What’s the difference between a need and a want?

A need is something essential for living (like food or housing), while a want is something nice to have but not necessary (like video games or designer clothes).

100

What does ATM stand for?

Automated Teller Machine.

100

What does it mean to invest your money?

To put money into something (like stocks or bonds) expecting it to grow in value over time.

100

What is a budget?

A plan for how you will spend and save your money.

200

Why is it helpful to set financial goals?

They give you direction for saving and spending, helping you stay motivated and make smarter money choices.

200

What’s the main difference between a debit card and a credit card?

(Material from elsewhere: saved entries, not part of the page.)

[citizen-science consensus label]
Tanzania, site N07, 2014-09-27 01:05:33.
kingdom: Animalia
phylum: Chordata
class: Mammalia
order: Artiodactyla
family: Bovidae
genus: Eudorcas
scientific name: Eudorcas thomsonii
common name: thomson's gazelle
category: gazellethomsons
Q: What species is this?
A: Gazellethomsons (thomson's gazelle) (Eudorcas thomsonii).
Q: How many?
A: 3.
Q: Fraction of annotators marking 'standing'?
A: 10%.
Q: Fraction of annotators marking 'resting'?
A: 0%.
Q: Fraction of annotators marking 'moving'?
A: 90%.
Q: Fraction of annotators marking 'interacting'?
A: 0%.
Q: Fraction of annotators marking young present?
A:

A debit card uses money from your bank account; a credit card borrows money that you must pay back later.

200

What is a stock?

A share of ownership in a company.

200

What is net income?

The amount of money you take home after taxes and deductions—your “take-home pay.”

300

What’s the 50/30/20 rule used for?

It’s a budgeting guideline: 50% of income for needs, 30% for wants, and 20% for savings or debt.

300

What is a credit score used for?

It measures how likely you are to repay borrowed money—used by lenders to decide if you qualify for loans or credit.

300

What is compound interest?

Interest earned on both the original amount (principal) and on previous interest.

300

Define opportunity cost.

The value of what you give up when you choose one option over another.

400

Why is it important to have an emergency fund?

It helps cover unexpected expenses (like car repairs or medical bills) without going into debt.

400

What’s one reason a bank might charge interest on a loan?

It’s how the bank earns money for lending—it compensates for the risk of not being repaid and the time value of money.

400

What does diversifying your investments mean, and why is it important?

Spreading your money across different investments to reduce risk—if one loses value, others might not.

400

What does liquidity mean in finance?

How easily something can be turned into cash without losing value.

500

Give one example of a fixed expense and one variable expense in a monthly budget.

Fixed expense: rent, insurance, or car payment.
Variable expense: groceries, entertainment, or utilities.

500

Name one benefit and one risk of using credit cards.

Benefit: build credit, earn rewards, convenience.
Risk: debt from overspending, high interest rates.

500

If inflation rises, what usually happens to the purchasing power of your money?

It decreases—your money buys fewer goods and services.

500

What is human capital, and how can you increase it?

Your skills, knowledge, and experience—improved through education, training, or work experience.